Task:
Reproduce the records starting at the line that contains "CD Cover<br><br>" and running to the last line, exactly and in full.

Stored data
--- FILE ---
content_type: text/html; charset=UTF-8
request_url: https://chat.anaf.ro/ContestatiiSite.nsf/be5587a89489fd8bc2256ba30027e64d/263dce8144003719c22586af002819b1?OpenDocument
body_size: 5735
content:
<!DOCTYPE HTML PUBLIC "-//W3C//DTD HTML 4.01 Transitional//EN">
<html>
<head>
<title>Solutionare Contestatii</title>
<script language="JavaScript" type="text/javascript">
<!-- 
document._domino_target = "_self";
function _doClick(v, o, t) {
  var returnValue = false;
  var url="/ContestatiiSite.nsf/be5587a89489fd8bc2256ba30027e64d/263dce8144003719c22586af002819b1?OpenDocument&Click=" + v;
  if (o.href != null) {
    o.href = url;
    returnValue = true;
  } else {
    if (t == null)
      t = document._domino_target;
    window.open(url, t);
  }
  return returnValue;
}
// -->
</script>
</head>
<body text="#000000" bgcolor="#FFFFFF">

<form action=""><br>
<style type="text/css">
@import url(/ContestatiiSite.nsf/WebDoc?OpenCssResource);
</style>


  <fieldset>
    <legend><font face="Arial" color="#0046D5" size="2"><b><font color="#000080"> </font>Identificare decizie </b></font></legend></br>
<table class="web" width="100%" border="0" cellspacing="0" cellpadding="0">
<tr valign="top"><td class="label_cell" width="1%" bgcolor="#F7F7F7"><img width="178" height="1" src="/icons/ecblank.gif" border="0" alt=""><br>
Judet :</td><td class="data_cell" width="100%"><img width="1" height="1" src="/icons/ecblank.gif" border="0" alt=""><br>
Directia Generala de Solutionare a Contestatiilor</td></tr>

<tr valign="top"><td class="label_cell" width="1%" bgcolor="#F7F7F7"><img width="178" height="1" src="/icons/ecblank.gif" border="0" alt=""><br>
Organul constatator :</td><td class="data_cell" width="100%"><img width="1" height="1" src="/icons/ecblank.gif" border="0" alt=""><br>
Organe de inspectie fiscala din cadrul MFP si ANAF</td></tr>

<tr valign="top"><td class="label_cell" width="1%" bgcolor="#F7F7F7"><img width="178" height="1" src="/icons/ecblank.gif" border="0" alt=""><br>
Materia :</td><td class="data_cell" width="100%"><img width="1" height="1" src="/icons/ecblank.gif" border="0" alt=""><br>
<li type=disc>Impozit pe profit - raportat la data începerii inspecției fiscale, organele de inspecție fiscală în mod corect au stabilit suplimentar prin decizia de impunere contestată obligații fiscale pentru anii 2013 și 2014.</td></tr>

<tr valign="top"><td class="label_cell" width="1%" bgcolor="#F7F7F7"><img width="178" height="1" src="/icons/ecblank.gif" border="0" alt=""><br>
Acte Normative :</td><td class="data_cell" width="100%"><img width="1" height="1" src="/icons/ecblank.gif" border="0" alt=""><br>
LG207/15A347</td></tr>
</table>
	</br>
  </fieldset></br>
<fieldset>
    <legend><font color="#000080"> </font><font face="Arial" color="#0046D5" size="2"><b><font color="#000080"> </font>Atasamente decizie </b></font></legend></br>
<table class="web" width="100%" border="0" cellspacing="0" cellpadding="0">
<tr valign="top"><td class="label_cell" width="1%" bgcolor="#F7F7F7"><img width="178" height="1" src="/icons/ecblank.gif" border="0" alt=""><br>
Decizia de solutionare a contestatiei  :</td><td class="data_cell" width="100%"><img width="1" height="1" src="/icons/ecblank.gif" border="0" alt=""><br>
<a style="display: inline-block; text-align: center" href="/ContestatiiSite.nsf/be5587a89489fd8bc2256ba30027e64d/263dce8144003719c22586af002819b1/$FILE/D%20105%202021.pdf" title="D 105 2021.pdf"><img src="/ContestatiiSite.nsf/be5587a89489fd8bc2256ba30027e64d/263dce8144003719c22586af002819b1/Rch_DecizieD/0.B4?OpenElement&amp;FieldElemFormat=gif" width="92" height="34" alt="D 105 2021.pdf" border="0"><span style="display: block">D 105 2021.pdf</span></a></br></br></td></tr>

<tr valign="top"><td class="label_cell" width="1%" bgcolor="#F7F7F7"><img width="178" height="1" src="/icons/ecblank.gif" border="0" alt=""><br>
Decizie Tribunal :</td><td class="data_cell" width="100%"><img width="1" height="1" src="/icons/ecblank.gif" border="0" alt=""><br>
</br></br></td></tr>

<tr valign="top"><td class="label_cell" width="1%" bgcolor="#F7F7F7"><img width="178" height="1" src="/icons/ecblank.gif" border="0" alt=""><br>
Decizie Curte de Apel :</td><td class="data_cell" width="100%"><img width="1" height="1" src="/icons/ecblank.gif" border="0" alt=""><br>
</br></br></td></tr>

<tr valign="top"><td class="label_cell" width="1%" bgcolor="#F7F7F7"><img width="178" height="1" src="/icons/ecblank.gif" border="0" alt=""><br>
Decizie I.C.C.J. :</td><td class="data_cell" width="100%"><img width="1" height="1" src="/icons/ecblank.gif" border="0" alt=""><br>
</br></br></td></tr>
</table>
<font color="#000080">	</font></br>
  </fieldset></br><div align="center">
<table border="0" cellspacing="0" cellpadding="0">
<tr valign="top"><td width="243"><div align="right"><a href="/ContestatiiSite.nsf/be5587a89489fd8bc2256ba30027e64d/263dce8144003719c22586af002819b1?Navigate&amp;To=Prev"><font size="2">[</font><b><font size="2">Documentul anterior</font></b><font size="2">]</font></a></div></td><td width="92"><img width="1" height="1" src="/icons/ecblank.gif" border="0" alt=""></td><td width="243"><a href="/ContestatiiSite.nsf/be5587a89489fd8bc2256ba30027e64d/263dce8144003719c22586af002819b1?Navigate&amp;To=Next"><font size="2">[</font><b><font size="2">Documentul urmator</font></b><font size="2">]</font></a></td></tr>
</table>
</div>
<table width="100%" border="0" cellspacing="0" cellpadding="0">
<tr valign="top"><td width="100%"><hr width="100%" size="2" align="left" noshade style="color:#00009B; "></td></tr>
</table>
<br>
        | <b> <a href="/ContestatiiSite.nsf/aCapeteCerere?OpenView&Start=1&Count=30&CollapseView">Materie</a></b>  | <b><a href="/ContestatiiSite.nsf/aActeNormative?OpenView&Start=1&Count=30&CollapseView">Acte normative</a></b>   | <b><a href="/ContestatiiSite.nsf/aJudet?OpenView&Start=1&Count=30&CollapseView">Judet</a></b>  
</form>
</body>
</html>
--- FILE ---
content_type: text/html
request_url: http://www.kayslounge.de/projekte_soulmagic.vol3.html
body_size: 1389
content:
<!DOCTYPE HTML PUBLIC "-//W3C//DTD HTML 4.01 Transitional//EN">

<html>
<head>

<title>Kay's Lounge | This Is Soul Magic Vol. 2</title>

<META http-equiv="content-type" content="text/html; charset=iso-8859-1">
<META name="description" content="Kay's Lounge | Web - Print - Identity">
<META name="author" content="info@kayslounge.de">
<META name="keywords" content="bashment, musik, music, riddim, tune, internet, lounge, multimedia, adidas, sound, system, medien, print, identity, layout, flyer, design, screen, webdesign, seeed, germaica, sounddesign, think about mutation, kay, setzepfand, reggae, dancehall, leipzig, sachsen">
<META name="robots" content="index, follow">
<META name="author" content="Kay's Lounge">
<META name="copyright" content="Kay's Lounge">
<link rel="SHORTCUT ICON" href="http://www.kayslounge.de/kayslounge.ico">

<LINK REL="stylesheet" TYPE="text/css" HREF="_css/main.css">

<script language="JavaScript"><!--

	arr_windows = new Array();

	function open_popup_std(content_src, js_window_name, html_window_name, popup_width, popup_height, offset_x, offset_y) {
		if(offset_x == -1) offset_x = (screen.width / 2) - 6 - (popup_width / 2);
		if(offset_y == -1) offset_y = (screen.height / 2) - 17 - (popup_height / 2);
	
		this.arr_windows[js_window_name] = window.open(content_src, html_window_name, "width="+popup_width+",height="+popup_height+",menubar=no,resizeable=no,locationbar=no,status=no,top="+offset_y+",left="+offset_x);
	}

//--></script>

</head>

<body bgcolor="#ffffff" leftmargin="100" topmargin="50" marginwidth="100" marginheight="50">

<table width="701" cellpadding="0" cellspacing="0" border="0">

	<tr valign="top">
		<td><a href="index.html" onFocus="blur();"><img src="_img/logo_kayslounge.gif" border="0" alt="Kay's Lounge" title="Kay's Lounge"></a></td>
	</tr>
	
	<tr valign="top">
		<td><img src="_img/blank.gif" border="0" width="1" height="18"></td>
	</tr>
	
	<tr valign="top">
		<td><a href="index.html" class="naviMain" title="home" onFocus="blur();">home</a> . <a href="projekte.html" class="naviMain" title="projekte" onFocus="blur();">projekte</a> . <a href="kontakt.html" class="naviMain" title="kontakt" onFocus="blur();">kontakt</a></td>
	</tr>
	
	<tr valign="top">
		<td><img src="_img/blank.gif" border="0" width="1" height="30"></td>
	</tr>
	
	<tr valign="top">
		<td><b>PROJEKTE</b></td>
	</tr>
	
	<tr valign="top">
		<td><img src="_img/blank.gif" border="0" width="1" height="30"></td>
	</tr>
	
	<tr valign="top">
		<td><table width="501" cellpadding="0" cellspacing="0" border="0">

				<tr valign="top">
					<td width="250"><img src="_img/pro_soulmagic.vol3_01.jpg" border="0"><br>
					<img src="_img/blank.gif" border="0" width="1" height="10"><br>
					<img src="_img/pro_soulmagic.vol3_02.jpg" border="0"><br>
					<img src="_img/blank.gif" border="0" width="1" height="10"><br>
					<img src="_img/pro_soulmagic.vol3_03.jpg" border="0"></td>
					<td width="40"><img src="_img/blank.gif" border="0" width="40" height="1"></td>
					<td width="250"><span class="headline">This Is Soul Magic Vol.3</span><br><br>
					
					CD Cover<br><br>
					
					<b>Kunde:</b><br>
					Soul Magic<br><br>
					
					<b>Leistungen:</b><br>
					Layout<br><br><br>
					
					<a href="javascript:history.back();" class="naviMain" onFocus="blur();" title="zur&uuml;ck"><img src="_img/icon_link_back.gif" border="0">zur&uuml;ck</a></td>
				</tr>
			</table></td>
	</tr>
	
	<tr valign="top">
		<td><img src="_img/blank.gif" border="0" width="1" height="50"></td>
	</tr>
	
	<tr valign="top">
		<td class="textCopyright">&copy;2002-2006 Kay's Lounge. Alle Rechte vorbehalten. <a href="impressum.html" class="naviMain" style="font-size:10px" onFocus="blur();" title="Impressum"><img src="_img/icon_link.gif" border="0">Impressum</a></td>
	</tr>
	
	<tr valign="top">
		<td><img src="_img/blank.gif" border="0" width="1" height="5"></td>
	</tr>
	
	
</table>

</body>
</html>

Result for this exercise:
					CD Cover<br><br>
					
					<b>Kunde:</b><br>
					Soul Magic<br><br>
					
					<b>Leistungen:</b><br>
					Layout<br><br><br>
					
					<a href="javascript:history.back();" class="naviMain" onFocus="blur();" title="zur&uuml;ck"><img src="_img/icon_link_back.gif" border="0">zur&uuml;ck</a></td>
				</tr>
			</table></td>
	</tr>
	
	<tr valign="top">
		<td><img src="_img/blank.gif" border="0" width="1" height="50"></td>
	</tr>
	
	<tr valign="top">
		<td class="textCopyright">&copy;2002-2006 Kay's Lounge. Alle Rechte vorbehalten. <a href="impressum.html" class="naviMain" style="font-size:10px" onFocus="blur();" title="Impressum"><img src="_img/icon_link.gif" border="0">Impressum</a></td>
	</tr>
	
	<tr valign="top">
		<td><img src="_img/blank.gif" border="0" width="1" height="5"></td>
	</tr>
	
	
</table>

</body>
</html>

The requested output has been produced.